The girls finished and clapped:
Deadly, deadily, deadily…
“Ha ha,” they all laughed and clapped their hands.
“Life is but a dream,” Loki silently joined in, actually enjoying their take on the song. The phrase ‘life is but a dream’ reminded him that he was supposed to be one of the greatest Dreamhunters in the world.
“They sound like drunken pirates,” Axel said, his teeth chattering from the cold. “I think you can use the flashlight now. They can’t see us in the mist, and they’re already ahead of us.”
Unexpectedly, Loki bumped into a canoe in the swam
p.
“Why did you stop?” Axel shivered.
“I found it,” Loki said, inspecting the canoe, looking for the ferryman. The canoe was empty.
Loki aimed the flashlight back at Axel to tell him. Axel let out a silent shriek, followed up by the chattering of his teeth.
“If there is a canoe, then it belongs to Skeliman,” Axel whimpered.
“Man up,” Loki said. “It’s empty. Now get in it.”
“I think—“Axel stuttered. “I think I am going to wait here.”
“If you keep stalling, I’ll have to leave you here alone in the dark,” Loki said, ready to row.
“No, I will come with you. But can I ask you something first?” Axel said.
“What?”
“You killed vampires before, right?” Axel asked. “Can I count on that?”
“You can count on me,” Loki said, not really sure he was able to kill the vampire princess. Loki was using a fake-it-until-you-make-it approach. He dragged Axel into the canoe. “I’m not going to fail this time, you hear me?” Loki gritted his teeth.
“Now you’re scaring me, Loki,” Axel said.
Noticing he was losing it, Loki let go of Axel, and started rowing. He couldn’t hear the boys’ and girls’ voices anymore. Rowing across the swamp, he pretended he didn’t hear the many voices of nightly creatures all around. He just rowed, hoping to reach the other side safely. Axel crouched next to him, burying his head under his hood.
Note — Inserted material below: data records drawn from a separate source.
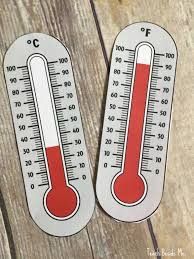 thermometer math temperature conversions teach beside me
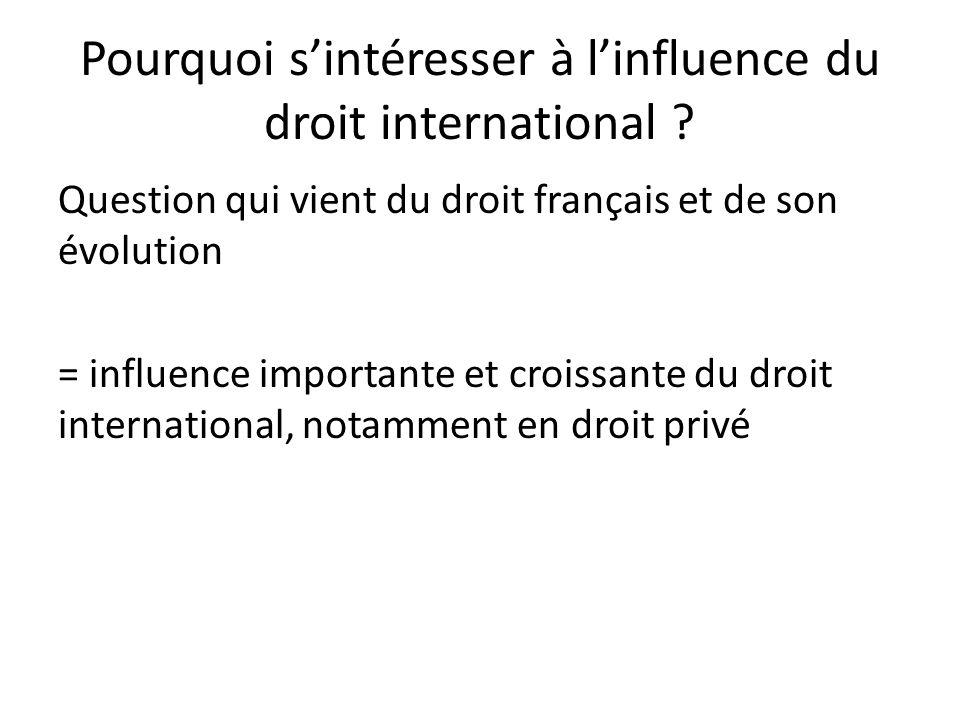 Pourquoi s'intéresser à l'influence du droit international .
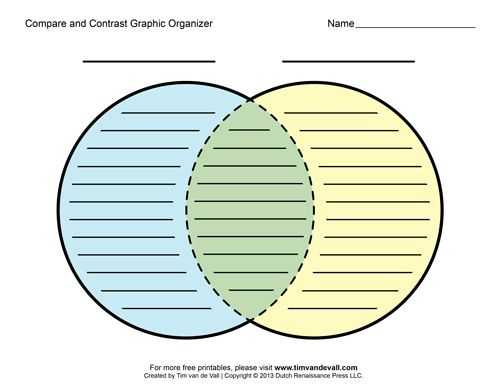 Free Compare and Contrast Worksheets for Kindergarten as Well as Pare and Contrast Graphic organizer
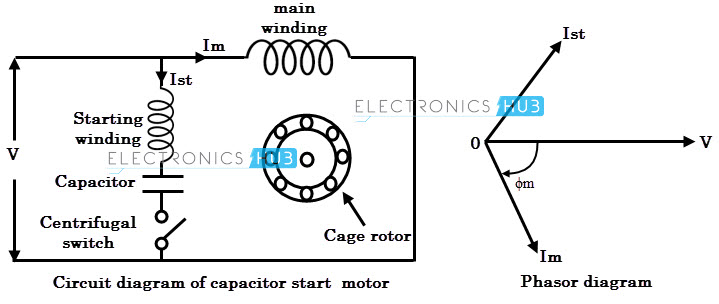Capacitor Start Induction Motor circuit diagram types of single phase induction motors  at bayanpartner.co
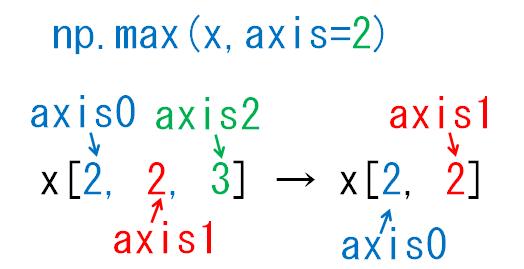 どの次元が減るのかaxis2_3次元配列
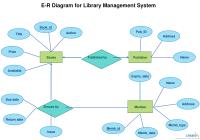 Er Diagram Tutorial | Relationship Diagram, Data Flow regarding Er Mapping Examples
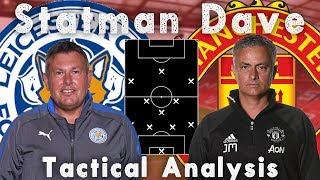 MANCHESTER UNITED VS. LEICESTER CITY | TACTICAL ANALYSIS
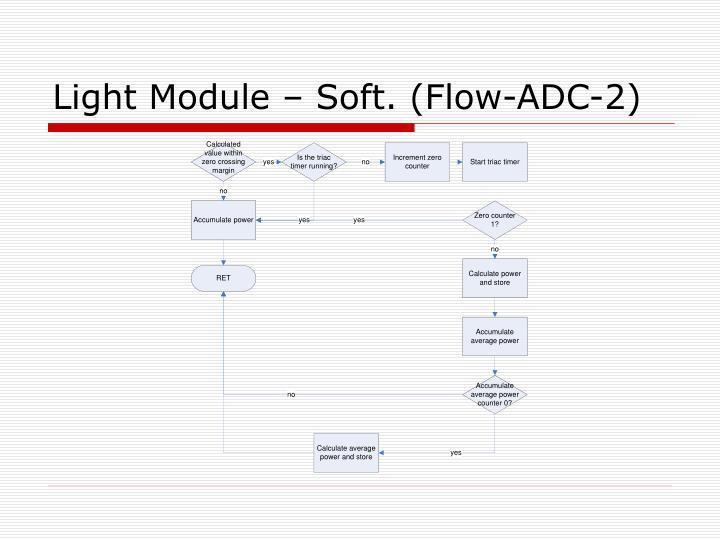 Light Module – Soft. (Flow-ADC-2)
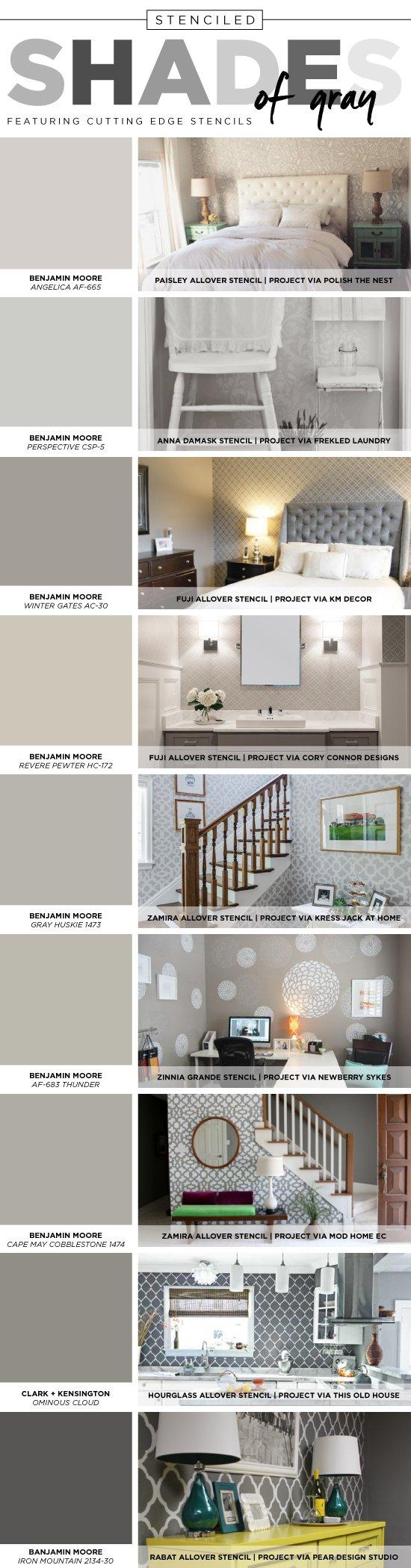 Cutting Edge Stencils shares DIY stenciled shades of gray room ideas. http://www.cuttingedgestencils.com/wall-stencils-stencil-designs.html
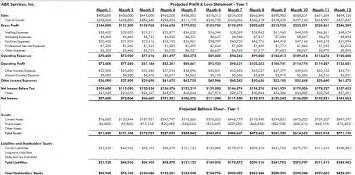 Financial Forecast Template Excel financial projections template in excel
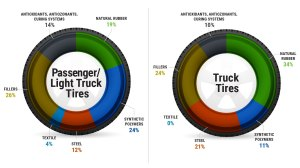 What's In a Tire | US Tire Manufacturers Association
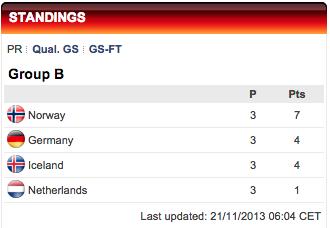 2013 women's euro group b standings.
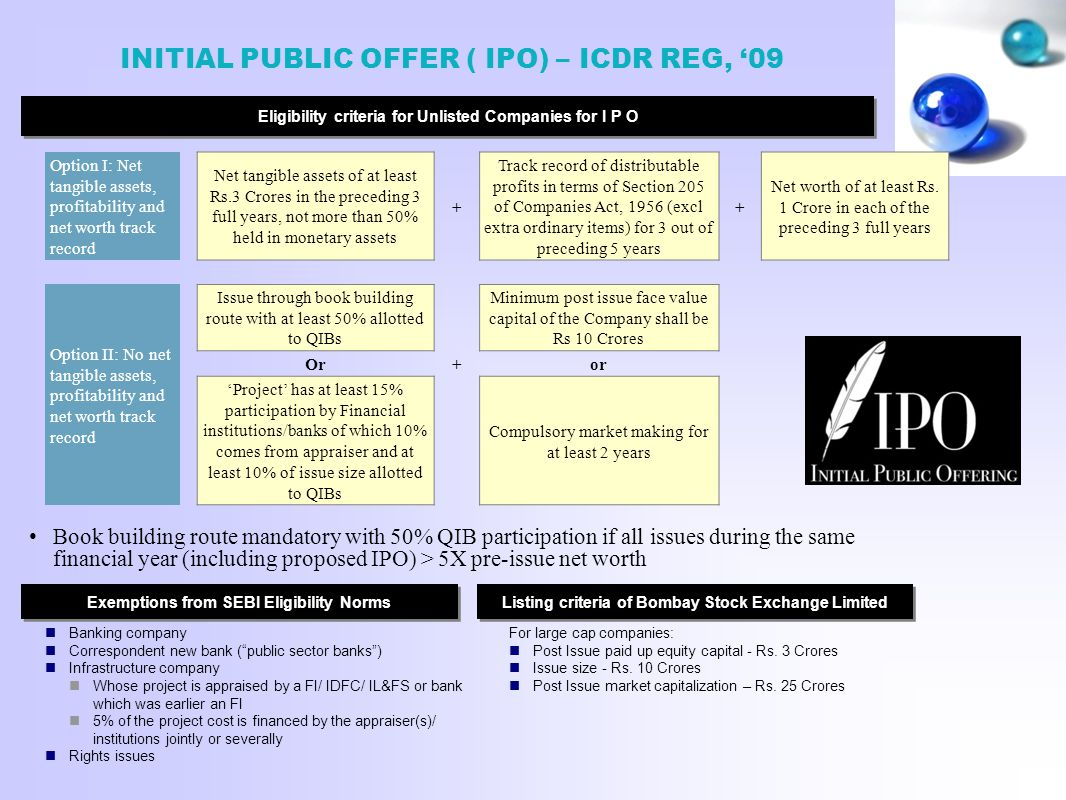 INITIAL PUBLIC OFFER ( IPO) – ICDR REG, '09 Eligibility criteria for Unlisted Companies for I P O Book building route mandatory with 50% QIB participation if all issues during the same financial year (including proposed IPO) > 5X pre-issue net worth Exemptions from SEBI Eligibility Norms Listing criteria of Bombay Stock Exchange Limited Banking company Correspondent new bank ( public sector banks ) Infrastructure company Whose project is appraised by a FI/ IDFC/ IL&FS or bank which was earlier an FI 5% of the project cost is financed by the appraiser(s)/ institutions jointly or severally Rights issues For large cap companies: Post Issue paid up equity capital - Rs.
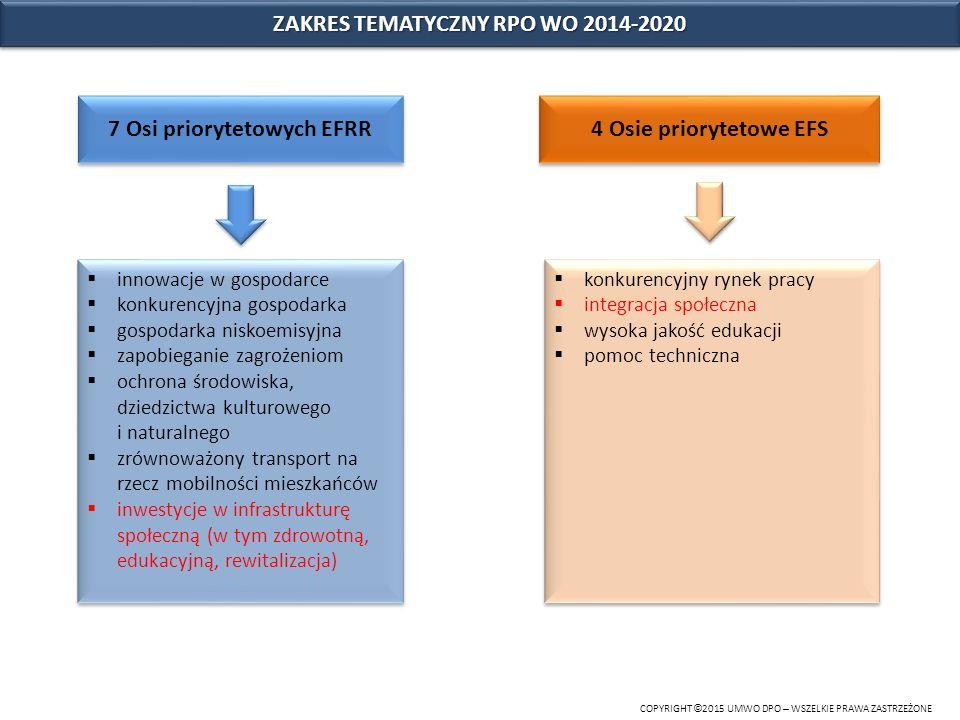 ZAKRES TEMATYCZNY RPO WO 2014-2020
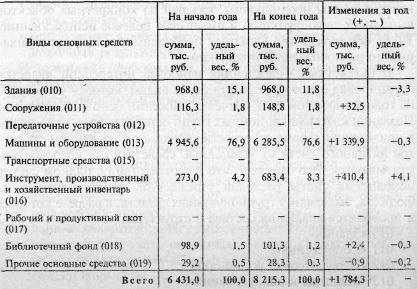 При анализе основных средств бюджетного учреждения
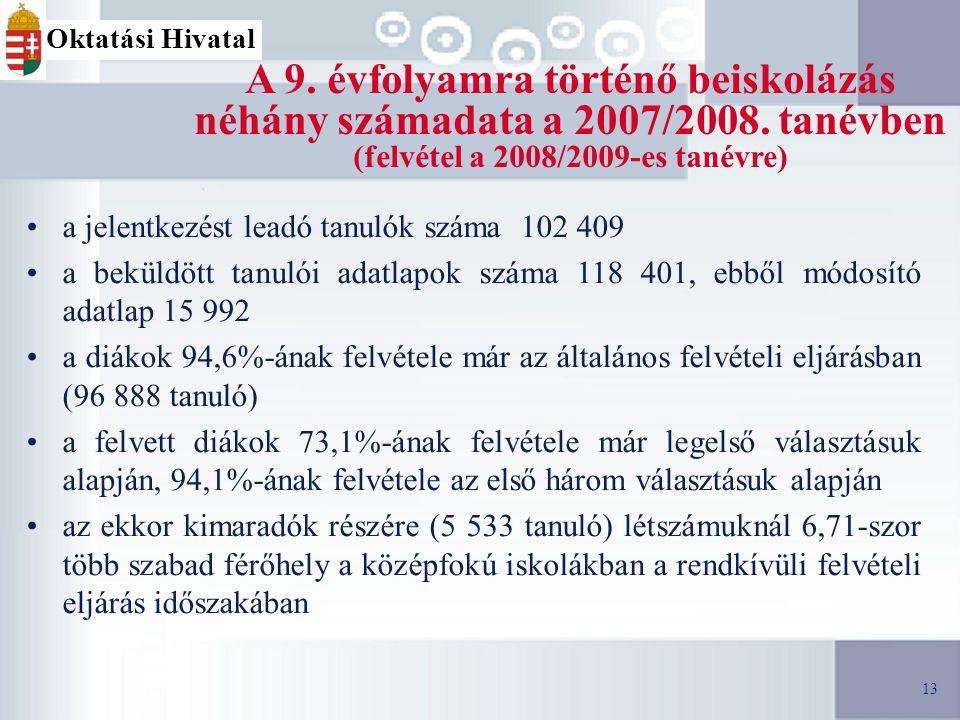 13 A 9.évfolyamra történő beiskolázás néhány számadata a 2007/2008.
The cold was increasing substantially.
“This weather is just crazy,” Loki said. “There must be an explanation to it.”
“It’s her,” Axel said in a muffled voice. “It’s Snow White. She can manipulate the weather.”
“Are you sure?”
“Everyone knows that vampires can manipulate the weather, making it colder to suit the environment they need to survive. Snow White likes it cold and snowy around her until she feeds. It makes it harder for her enemies to attack her. After she’s fed it starts to snow red. It’s some sort of ritual to her.”